Q = Array{BigInt,2}([0 0 1 0 2 0; 0 0 0 1 0 0; 1 0 0 1 0 2; 0 2 1 0 0 0; 1 0 0 0 0 0; 0 0 1 0 0 0])

r = Array{BigInt,2}([1 0 0 0 0 0]')

p = sum(pow(Q,100000000)*r)

println(length(string(p)))

Output:

35950264

real    1m13.124s
user    1m12.275s
sys     0m1.385s
affans commented 6 years ago

I am not sure whether a Julia script executed from the terminal is in the "global" scope. What happens when you wrap Q, r, p in a function also?

octonion commented 6 years ago

Declaring Q to be a constant makes no differences in performance, nor elicits any error messages, so it appears it's local. But this is really outside my expertise.

oscardssmith commented 6 years ago

does this change preserve accuracy?

pkofod commented 6 years ago

does this change preserve accuracy?

The changes shown are for integers.

andreasnoack commented 6 years ago

The two implementations have exactly the same number of multiplications so it's interesting that one of them is faster. I think the difference has to something to do with Q and the order of the multiplications which isn't the same in the two implementations.

The implementation in Base computes (Q^(2^8))^390625 whereas your implementation computes (Q^390625)^(2^8). Now notice that

julia> Q256 = Q^(2^8);

julia> @btime Q*Q;
  39.540 μs (1255 allocations: 23.66 KiB)

julia> @btime Q256*Q256;
  51.709 μs (1333 allocations: 36.92 KiB)

So multiplication with Q256 is more expensive. In your implementation, the non-power-of-two part of the power computation will mainly consist of Q multiplications whereas the Base implementation will multiply with Q256. This cost difference is specific to your problem and it probably isn't too hard to come up with an example that goes in the opposite direction so I don't think the example here is sufficient evidence to change the implementation in Base.

StefanKarpinski commented 6 years ago

If there's some way to predict which way will be faster, we could use a polyalgorithm, but I'm not sure the additional complexity is worth it. That seems more appropriate for a specialized package.

octonion commented 6 years ago

In the examples I've looked at this approach appears to be faster if the exponent is even (with speed improvement increasing with divisibility by 2), but no slower if the exponent is odd (or worst case, of the form 2^n-1). Under what circumstances could be expect it to to be slower?

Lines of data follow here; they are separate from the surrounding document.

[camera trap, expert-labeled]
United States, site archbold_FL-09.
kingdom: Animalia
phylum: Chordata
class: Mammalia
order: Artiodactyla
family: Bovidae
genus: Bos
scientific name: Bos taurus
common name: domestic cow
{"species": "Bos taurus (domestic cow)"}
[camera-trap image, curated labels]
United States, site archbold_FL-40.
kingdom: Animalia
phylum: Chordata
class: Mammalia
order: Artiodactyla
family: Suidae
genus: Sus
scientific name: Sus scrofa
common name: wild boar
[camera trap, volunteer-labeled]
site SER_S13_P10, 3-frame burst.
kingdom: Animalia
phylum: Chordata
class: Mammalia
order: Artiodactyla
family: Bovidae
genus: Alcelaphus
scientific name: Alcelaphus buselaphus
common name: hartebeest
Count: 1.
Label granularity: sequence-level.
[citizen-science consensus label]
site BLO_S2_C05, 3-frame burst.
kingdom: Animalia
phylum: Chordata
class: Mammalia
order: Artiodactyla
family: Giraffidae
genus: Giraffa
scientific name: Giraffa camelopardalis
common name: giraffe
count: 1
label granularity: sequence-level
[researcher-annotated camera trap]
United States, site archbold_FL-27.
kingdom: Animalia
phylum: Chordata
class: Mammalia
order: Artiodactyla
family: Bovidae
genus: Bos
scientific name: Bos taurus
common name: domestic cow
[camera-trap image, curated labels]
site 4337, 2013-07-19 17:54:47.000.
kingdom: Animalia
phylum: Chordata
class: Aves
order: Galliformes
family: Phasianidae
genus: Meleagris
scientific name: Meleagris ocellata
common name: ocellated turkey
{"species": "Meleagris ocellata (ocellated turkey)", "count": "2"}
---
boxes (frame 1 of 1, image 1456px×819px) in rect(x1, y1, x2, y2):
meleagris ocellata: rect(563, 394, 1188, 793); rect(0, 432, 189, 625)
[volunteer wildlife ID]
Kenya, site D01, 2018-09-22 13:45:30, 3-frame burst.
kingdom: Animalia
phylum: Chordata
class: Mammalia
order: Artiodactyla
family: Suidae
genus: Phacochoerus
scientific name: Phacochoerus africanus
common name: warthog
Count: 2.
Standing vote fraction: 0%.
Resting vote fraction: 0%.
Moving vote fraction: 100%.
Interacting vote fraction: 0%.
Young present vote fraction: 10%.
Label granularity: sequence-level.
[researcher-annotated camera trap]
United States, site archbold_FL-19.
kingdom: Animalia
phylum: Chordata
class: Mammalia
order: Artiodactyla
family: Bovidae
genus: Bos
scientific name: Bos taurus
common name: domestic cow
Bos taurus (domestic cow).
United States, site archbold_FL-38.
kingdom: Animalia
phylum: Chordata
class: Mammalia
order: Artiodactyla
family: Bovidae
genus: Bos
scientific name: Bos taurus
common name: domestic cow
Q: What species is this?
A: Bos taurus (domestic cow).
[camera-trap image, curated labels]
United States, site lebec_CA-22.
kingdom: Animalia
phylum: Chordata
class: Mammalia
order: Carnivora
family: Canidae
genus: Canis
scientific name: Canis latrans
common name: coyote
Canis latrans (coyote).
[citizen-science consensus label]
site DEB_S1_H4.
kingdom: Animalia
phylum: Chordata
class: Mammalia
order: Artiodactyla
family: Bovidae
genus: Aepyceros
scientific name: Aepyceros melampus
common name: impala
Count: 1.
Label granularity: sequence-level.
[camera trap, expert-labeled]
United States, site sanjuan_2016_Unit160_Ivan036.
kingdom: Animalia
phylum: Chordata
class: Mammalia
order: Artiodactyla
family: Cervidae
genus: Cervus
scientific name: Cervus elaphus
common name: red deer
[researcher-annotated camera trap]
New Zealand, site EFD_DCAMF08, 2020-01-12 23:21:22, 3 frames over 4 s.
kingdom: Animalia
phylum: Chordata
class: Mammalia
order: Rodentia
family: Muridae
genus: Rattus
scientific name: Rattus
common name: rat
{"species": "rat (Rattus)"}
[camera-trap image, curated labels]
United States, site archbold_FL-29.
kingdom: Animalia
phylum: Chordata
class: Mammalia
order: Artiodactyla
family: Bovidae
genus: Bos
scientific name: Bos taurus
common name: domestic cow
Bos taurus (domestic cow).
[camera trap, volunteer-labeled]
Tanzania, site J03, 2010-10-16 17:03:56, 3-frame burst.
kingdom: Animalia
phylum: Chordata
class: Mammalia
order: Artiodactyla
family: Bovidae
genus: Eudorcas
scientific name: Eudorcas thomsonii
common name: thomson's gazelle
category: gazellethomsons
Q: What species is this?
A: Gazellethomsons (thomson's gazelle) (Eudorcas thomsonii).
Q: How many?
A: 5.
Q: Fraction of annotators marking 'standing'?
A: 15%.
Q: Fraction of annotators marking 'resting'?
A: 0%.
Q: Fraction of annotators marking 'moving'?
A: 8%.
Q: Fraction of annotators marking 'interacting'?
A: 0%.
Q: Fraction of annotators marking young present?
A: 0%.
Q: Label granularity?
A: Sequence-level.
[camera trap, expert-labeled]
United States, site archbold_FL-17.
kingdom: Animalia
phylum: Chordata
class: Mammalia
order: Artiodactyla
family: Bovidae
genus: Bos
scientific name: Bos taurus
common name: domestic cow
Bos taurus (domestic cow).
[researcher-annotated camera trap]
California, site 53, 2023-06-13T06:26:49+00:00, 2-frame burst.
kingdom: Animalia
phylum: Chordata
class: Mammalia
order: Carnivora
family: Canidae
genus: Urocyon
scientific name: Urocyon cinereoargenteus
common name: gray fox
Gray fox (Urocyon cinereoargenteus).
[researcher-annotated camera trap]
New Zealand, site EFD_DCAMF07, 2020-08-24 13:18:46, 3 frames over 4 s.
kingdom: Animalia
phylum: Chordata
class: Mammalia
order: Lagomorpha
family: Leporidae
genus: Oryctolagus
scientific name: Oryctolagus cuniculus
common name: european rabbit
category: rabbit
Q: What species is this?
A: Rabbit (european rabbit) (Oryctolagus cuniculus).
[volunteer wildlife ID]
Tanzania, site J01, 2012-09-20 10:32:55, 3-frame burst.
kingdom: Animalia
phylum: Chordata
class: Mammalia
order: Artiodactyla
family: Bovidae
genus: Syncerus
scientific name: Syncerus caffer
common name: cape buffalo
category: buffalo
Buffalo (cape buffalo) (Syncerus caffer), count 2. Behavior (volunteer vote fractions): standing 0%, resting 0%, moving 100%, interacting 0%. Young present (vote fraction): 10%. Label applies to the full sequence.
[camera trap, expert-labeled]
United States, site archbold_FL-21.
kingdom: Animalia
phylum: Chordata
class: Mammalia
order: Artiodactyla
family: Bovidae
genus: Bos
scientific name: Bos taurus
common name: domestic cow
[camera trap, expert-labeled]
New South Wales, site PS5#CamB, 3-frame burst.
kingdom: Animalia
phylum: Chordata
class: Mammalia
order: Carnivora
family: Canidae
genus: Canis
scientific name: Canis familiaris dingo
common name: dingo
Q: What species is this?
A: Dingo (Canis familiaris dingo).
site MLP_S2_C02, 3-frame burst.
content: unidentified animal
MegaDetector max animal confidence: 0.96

andreasnoack commented 5 years ago

My thought was that it would be possible to come up with cases where Q*A would generally be expensive relative to Q256*A. However, I haven't been able to construct such an example. I guess that most often, the magnitude of the elements of Q256 will be larger than the elements of Q so for BigFloat it is more costly to multiply with Q256. However, it would be great to better understand the conditions under which changing the ordering of the multiplications is beneficial.

StefanKarpinski commented 5 years ago

However, it would be great to better understand the conditions under which changing the ordering of the multiplications is beneficial.

Given that it seems to be better to change the order in all circumstances anyone can cook up, can't we change it first and consider "understanding the conditions" as an interesting research project?

andreasnoack commented 5 years ago

Given that it seems to be better to change the order in all circumstances anyone can cook up, can't we change it first and consider "understanding the conditions" as an interesting research project?

The current version of power_by_squaring is used for all kinds of types and is pretty old. So far, we have a fairly specific example suggesting that for Matrix{BigFloat} a different version is faster. As a general rule, I don't think we should change generic algorithms based on single examples of types for which the algorithm isn't optimal. Next week/month/year somebody might find that the current version is better for their input type so I think it would be good to understand the problem better before changing the current version.

StefanKarpinski commented 5 years ago

But we could specialize for Matrix{BigFloat} quite easily...

oscardssmith commented 3 years ago

Do we want to do add this specialization?